--- WRITTEN EXERCISE ---
Restate every entry word for word.

--- Stored data entries ---

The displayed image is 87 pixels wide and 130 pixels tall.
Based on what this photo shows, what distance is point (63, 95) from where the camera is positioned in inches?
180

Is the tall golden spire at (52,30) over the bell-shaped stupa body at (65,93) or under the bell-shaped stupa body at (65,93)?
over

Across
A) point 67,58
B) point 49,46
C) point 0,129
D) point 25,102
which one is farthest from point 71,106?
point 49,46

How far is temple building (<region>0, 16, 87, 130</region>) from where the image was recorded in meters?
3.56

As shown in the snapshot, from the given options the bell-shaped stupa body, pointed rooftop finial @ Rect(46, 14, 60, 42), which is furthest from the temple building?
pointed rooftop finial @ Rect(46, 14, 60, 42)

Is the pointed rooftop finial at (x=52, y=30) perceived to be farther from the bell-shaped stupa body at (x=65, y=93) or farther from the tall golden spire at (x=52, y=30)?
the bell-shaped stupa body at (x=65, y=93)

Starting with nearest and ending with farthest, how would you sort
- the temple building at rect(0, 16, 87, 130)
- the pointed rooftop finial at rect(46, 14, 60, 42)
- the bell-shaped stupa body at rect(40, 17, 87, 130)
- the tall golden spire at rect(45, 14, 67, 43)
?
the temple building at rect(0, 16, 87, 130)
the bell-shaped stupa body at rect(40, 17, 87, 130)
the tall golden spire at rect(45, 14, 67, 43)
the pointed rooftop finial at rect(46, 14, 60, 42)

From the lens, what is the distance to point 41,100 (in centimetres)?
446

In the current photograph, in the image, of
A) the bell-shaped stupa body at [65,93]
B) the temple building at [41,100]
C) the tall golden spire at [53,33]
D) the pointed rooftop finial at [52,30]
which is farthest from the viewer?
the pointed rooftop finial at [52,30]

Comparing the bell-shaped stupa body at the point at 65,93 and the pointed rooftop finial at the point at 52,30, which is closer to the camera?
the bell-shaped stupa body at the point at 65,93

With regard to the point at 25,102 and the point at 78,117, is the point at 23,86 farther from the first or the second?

--- THE COMPLETED TASK ---
The displayed image is 87 pixels wide and 130 pixels tall.
Based on what this photo shows, what distance is point (63, 95) from where the camera is positioned in inches?
180

Is the tall golden spire at (52,30) over the bell-shaped stupa body at (65,93) or under the bell-shaped stupa body at (65,93)?
over

Across
A) point 67,58
B) point 49,46
C) point 0,129
D) point 25,102
which one is farthest from point 71,106?
point 49,46

How far is temple building (<region>0, 16, 87, 130</region>) from where the image was recorded in meters?
3.56

As shown in the snapshot, from the given options the bell-shaped stupa body, pointed rooftop finial @ Rect(46, 14, 60, 42), which is furthest from the temple building?
pointed rooftop finial @ Rect(46, 14, 60, 42)

Is the pointed rooftop finial at (x=52, y=30) perceived to be farther from the bell-shaped stupa body at (x=65, y=93) or farther from the tall golden spire at (x=52, y=30)?
the bell-shaped stupa body at (x=65, y=93)

Starting with nearest and ending with farthest, how would you sort
- the temple building at rect(0, 16, 87, 130)
- the pointed rooftop finial at rect(46, 14, 60, 42)
- the bell-shaped stupa body at rect(40, 17, 87, 130)
- the tall golden spire at rect(45, 14, 67, 43)
?
the temple building at rect(0, 16, 87, 130)
the bell-shaped stupa body at rect(40, 17, 87, 130)
the tall golden spire at rect(45, 14, 67, 43)
the pointed rooftop finial at rect(46, 14, 60, 42)

From the lens, what is the distance to point 41,100 (in centimetres)?
446

In the current photograph, in the image, of
A) the bell-shaped stupa body at [65,93]
B) the temple building at [41,100]
C) the tall golden spire at [53,33]
D) the pointed rooftop finial at [52,30]
which is farthest from the viewer?
the pointed rooftop finial at [52,30]

Comparing the bell-shaped stupa body at the point at 65,93 and the pointed rooftop finial at the point at 52,30, which is closer to the camera?
the bell-shaped stupa body at the point at 65,93

With regard to the point at 25,102 and the point at 78,117, is the point at 23,86 farther from the first or the second?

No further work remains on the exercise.